Here in the offices of The Crusty Curmudgeon, many of us have to endure hours of air travel across the globe as we rush off to cover presidential inaugurations and Kings being sceptered (or whatever the hell they call that when they do this thing and say, “Okay…Now you be da King!”  As far as I know, none of us have ever freaked out on a plane flying high in the sky and tried to beat a hasty exit. But now it has happened to someone who is not one of us.  She is a Playboy Centerfold.
It was aboard JetBlue Flight 522 on Thursday, in route to Newark to Orlando, when suddenly Playboy Playmate Tiffany Livingston freaked out, jumped up from her seat and frantically began trying to open the door of the plane.  It’s unclear at the time of this writing exactly what transpired at that moment, but we can imagine that the 200 male passengers on board ran to tackle her (and probably cop a feel.)
A source, unnamed of course, told The Curmudgeon that it was a bad case of high anxiety mixed with her neglecting to take her medication.  I don’t know.  It seems like a bad idea to step out of a plane at 35,000 feet unless you’re D.B.Cooper holding a satchel with a million bucks in it.  Back then, a million bucks was worth something.

+---+

* **Requirement 1**: Output the passage about the in-flight incident verbatim, everything from "Here in the" down to "a Playboy Centerfold.".
* **Requirement 2**: List every number written in digits in the passage about the in-flight incident.

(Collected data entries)
+---+

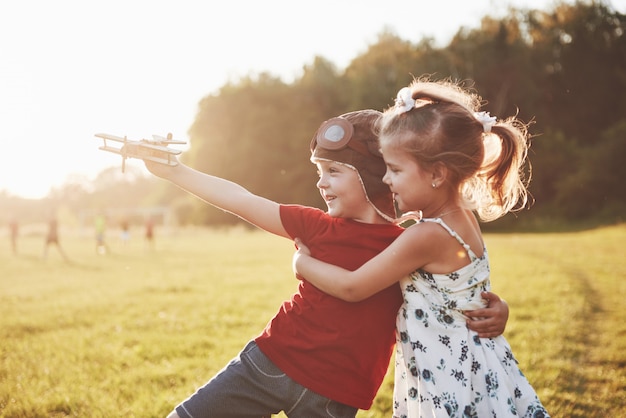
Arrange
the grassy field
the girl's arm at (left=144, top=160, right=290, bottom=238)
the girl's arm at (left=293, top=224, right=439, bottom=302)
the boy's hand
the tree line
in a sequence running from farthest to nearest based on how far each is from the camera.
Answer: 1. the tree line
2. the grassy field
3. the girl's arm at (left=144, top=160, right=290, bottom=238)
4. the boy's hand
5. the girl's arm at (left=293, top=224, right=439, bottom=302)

+---+

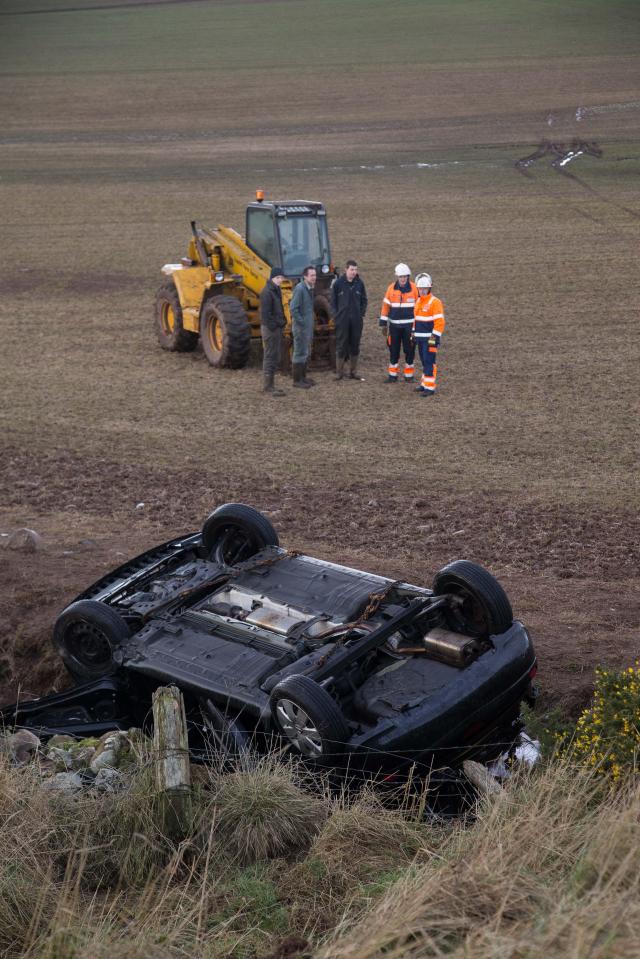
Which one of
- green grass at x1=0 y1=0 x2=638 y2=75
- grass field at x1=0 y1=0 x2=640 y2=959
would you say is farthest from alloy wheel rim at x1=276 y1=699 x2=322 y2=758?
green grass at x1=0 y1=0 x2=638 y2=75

+---+

* **Written solution 1**:
Here in the offices of The Crusty Curmudgeon, many of us have to endure hours of air travel across the globe as we rush off to cover presidential inaugurations and Kings being sceptered (or whatever the hell they call that when they do this thing and say, “Okay…Now you be da King!”  As far as I know, none of us have ever freaked out on a plane flying high in the sky and tried to beat a hasty exit. But now it has happened to someone who is not one of us.  She is a Playboy Centerfold.

* **Written solution 2**: 522, 200, 35,000